In 2017, his team published results from a clinical trial, conducted with Cole and other collaborators, that enrolled 38 women with breast cancer who were slated for surgery. Five days before the procedure, half started to take the β blocker propranolol and the anti-inflammatory drug etodolac. The study had too few participants to draw conclusions about survival or disease recurrence. But breast tumors from women getting the drug cocktail expressed fewer genes associated with metastasis than tumors of women taking placebo. Ben-Eliyahu says his group now has similar, unpublished results from 34 people with colorectal cancer.

The field, I feel, is about to explode. People are starting to take notice.

Larger trials are in the works. Ben-Eliyahu and colleagues have launched a trial at Israeli medical centers that aims to recruit 210 people with pancreatic cancer, some of whom will start to take propranolol and etodolac a few days before surgery to remove their tumors. The researchers plan to track survival over 5 years.

But the team is having trouble raising money for the trial, Ben-Eliyahu says. Other groups are struggling, too. “Those trials are really challenging for reasons that are incredibly annoying when you actually think about them,” Cole says: Industry sponsors don’t see a way to profit from drugs that long ago lost patent protection. “It’s hard to even recruit patients because their docs are all putting them on studies of these fabulously remunerative brand-new therapies, as opposed to this β blocker that my grandfather took when he had a heart attack or something,” he says.

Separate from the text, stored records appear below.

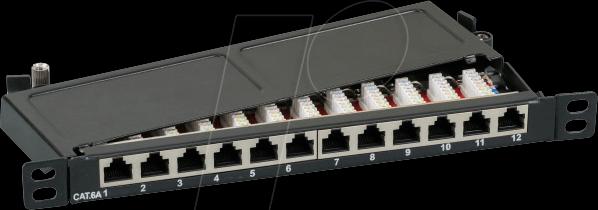 Image du produit EFB Elektronik EFB Mini-Panneau de brassage STP 12xRJ45 Cat.6A,10" 0.5UH,RAL9005 noir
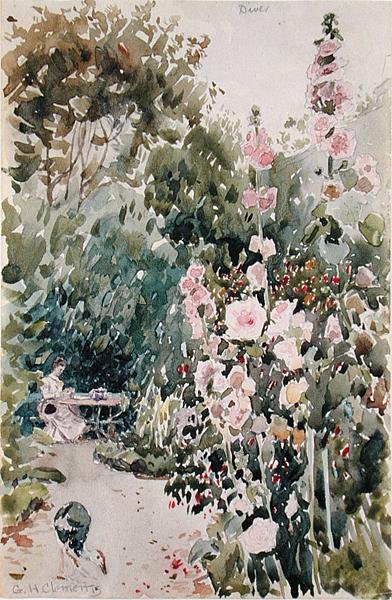 Tea in the Hollyhock Garden, Dives by George Henry Clements
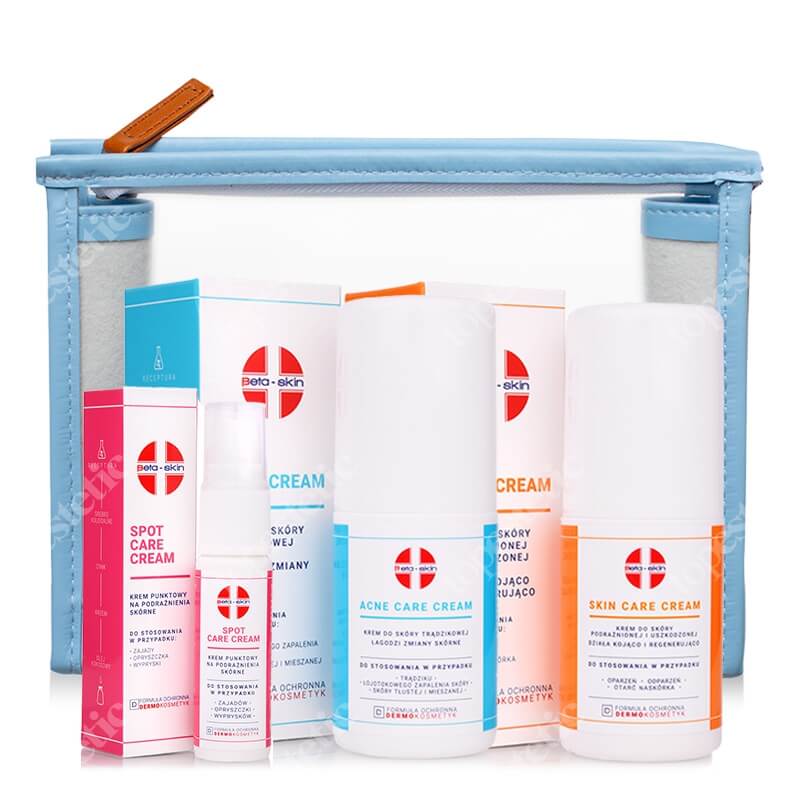 Beta Skin Acne Set ZESTAW Krem łagodzący 75 ml + Krem punktowy 15 ml + Krem do skóry podrażnionej 75 ml + Kosmetyczka 1 szt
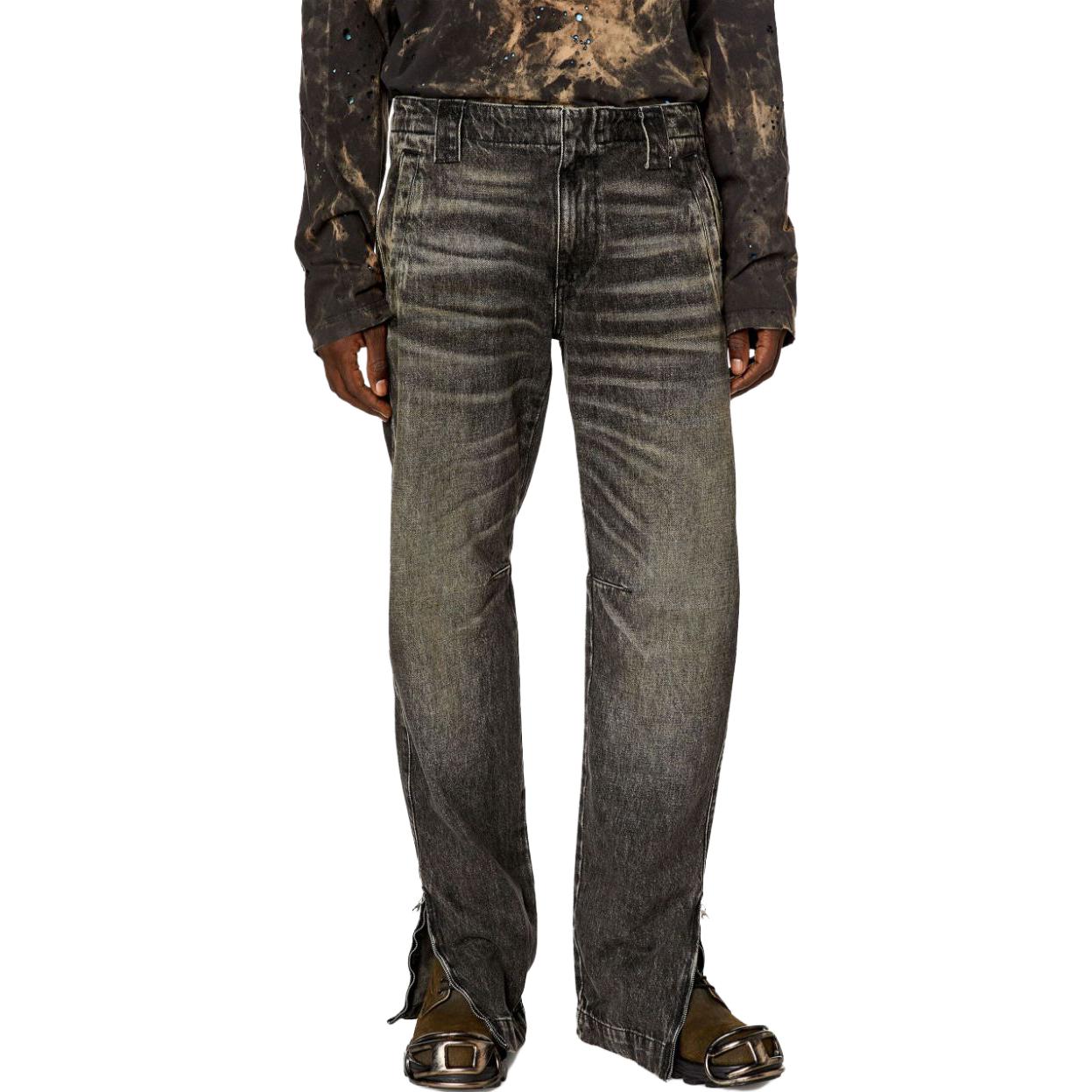 DIESEL SS24  Black Mid-High Waist Vintage Straight Zip Hem Jeans A130440GHAA-02 圖 5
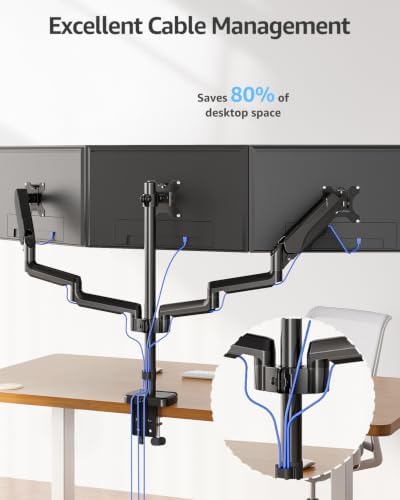 MOUNTUP Triple Monitor Stand Mount - 3 Monitors Desk Mount for Computer Screens Up to 27 inch, Triple Monitor Arm, Heavy Duty Monitors Stand, Each Arm Holds 4.4-19.8 lbs, Black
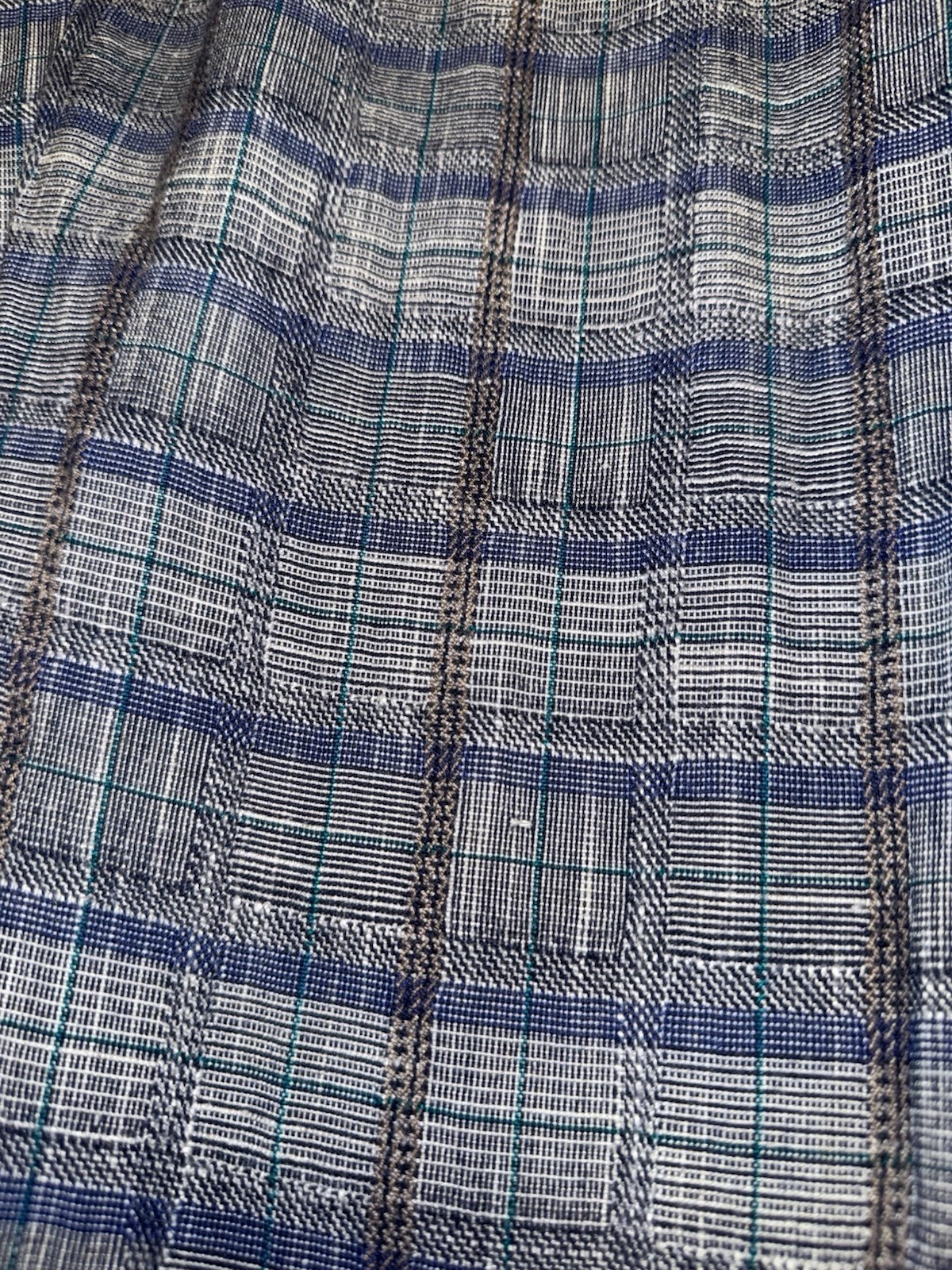 Vintage David Brooks Plaid High Waist Pants Sz 10 Side Button Pockets Ruffle Hem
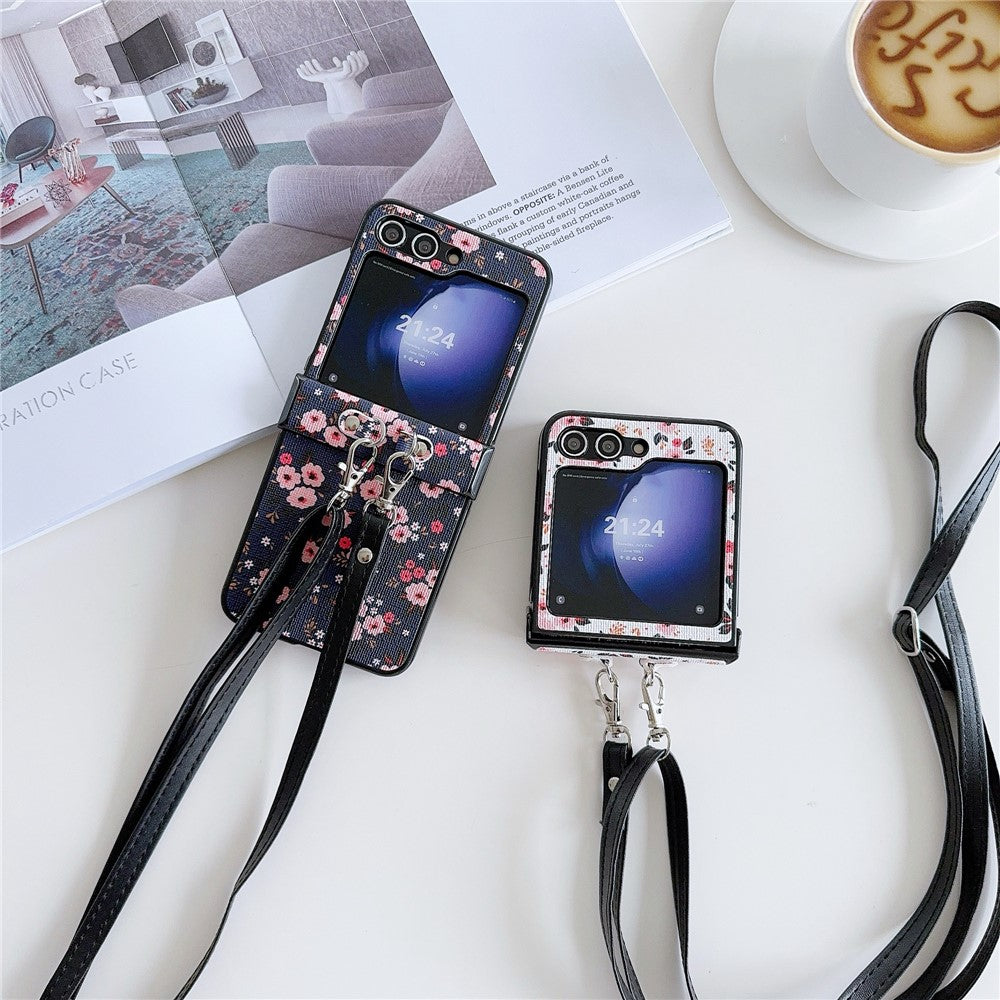 For Samsung Galaxy Z Flip7 FE 5G / Z Flip6 5G Small Flowers Pattern PU Leather Coated PC Phone Cover with Crossbody Strap - Purple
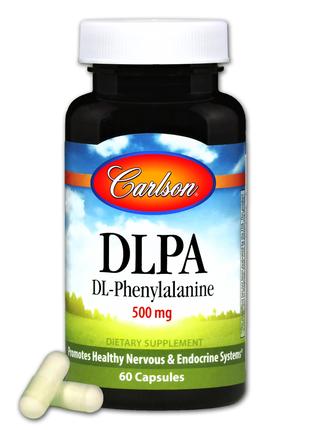 DLPA (фенілаланін) 500 мг, DL-Phenylalanine, Carlson, 60 капсул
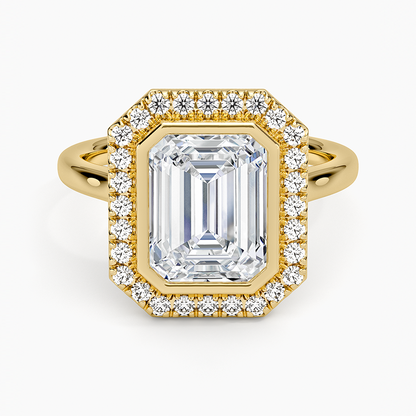 Bezel Halo Diamond Ring (1/4 ct. tw.) - Emerald Cut Center Stone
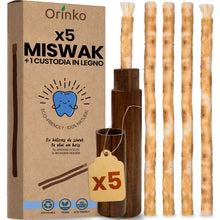 Carica l'immagine nel visualizzatore di Gallery, ORINKO® Siwak Naturale x5 con Custodia x1 - Spazzolino Ecologico per Denti - Miswak Africano per Pulizia, Sbiancamento e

β blockers aren’t the only option for targeting the nervous system’s role in cancer. Future studies might also explore the potential of antibodies that bind to and disable proteins released by cancers that promote nerve growth, Hondermarck says. And Cygnal Therapeutics, based in Cambridge, Massachusetts, is pursuing cancer treatments that target the interaction between cancer and nerves, though it has yet to share details of its strategy.

Two decades after his first curiosity project, Ayala—now at McGovern Medical School at the University of Texas Health Science Center in Houston—is still studying the cancer-nerve relationship and has begun to pursue possible therapies. Last year, his team reported in The Prostate that in four men with prostate tumors, injecting the nerve toxin botulinum into one side of the tumor prompted more cancer cells to die there than on the untreated side. He’s preparing to test the approach in a larger group of men.

Ayala is energized by the new enthusiasm for the field. That he has had to spend some time in the academic wilderness is “absolutely normal,” he says. But in his view, studies focused on sympathetic nerves barely scratch the surface of cancer-nerve interactions. Some research has suggested a role for parasympathetic nerves, which counteract sympathetic signals to return the body to rest, and for sensory nerves, which relay various stimuli to the brain. Ayala is preparing to publish a study on the influence of two more nerve types, defined by the proteins they express. He expects that dozens of distinct nerve types form complex—and consequential—partnerships with cancer.

“This is a story to be written by many people over the next 30 years,” he says. “There’s much more out there.”

*Update, 13 September, 11:05 a.m.: This story was updated to mention Claire Magnon’s role in the 2013 study.